WHY DO PREMIER LEAGUE STARS GO BANKRUPT?

 

This is an interesting conversation to have despite the million of pounds Premier League stars are paid in the course of their careers. The average wage of a Premier League star is 30,000 to 50,000 pounds per week. This is around 120,000 to 200,000 pounds per month. In simple relateable terms, an average Premier League star earns eight times the annual salary of an average Briton in a month. Let’s say an average person earns 30,000 pounds in a year, this is what they get per week. And many players earn multiple of this bracket per week.


Top Premier League footballers in big clubs now average 200,000 pounds weekly, this means over 10 million pounds in only wages per year. In a year, they can earn multiple lifetime salaries of the average person. This is why it is so incredibly difficult for some to sympathize with them when they go bankrupt a few years after retirement; the usual question is what did you do with all that money?!

The obvious answer is how they spend money when they are playing actively. It can be unsustainable. Players have houses in cities they do not live in, buy multiple cars they rarely drive and spend excessively. As high net worth individuals they get propositioned alot, get invitations to events and the desire for high-end services and products take a huge chunk of the bucks.

There is even a competition at ostentatiousness making keeping up expensive. Gambling, drugs, divorce, wrong business moves and different addictions are examples of what have wrecked Premier League stars.

It is not just football, even in other sports the situation is not much different. There have been various proposals for football regulators and clubs to invest in financial responsibility programs, work with wealth managers to help players through this ever-present situation in modern football.
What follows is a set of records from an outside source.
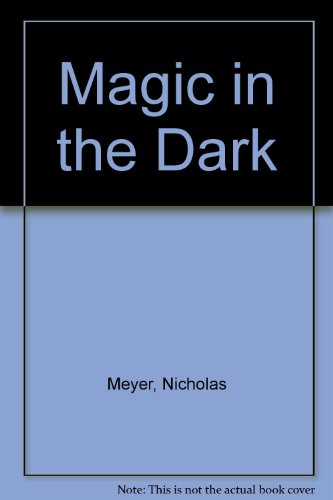 Magic in the dark : a young viewer's history of the movies
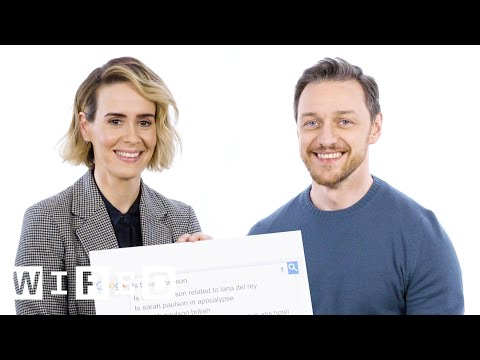 James McAvoy and Sarah Paulson Answer the Internet s Most Searched Questions About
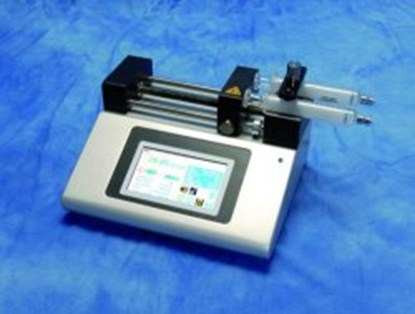 Slika za dual-syringe pump legato 110 drs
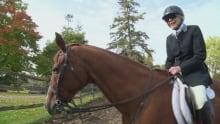 Dinnie, 96, on her horse Randule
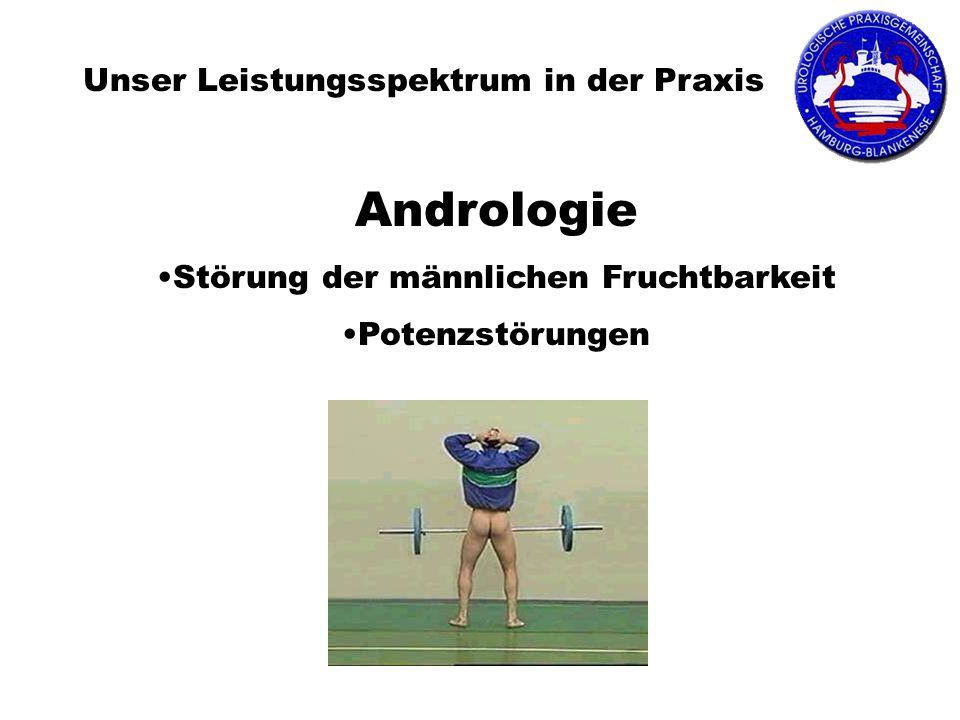 Andrologie Unser Leistungsspektrum in der Praxis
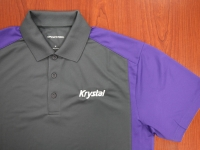 Gray and Purple Krystal shirt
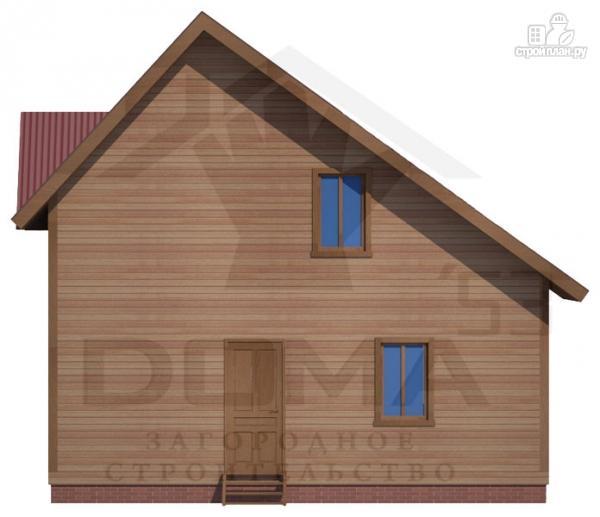 Фото 4: проект деревянный дом 8х8 с террасой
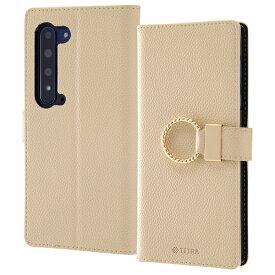 AQUOS R5G 手帳型 ケース ベージュ レザー リング付き スタンド機能 おしゃれ ストラップホール カードポケット かわいい TETRA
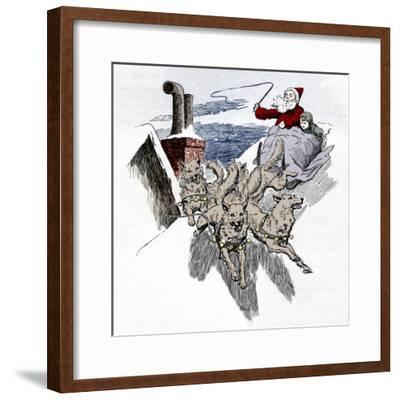 'Off They Whirled At A Pace That Took Bobbie's Breath Away', 1901-Unknown-Framed Giclee Print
Emmanuel Eboue is a recent case who openly asked for help after his divorce from his wife left him depressed and suicidal. His ex-wife took over seven million pounds and his house in the United Kingdom, leaving him in need of a bailout to survive. The former Arsenal star said he entrusted his earnings with his wife and could not retrieve it.

Other examples like Brad Friedel, Paul Merson, Lee Hendrie, Djemba Djemba, David James, Celestine Babayaro mean FIFA should probably work with clubs and leagues to better protect football stars from themselves.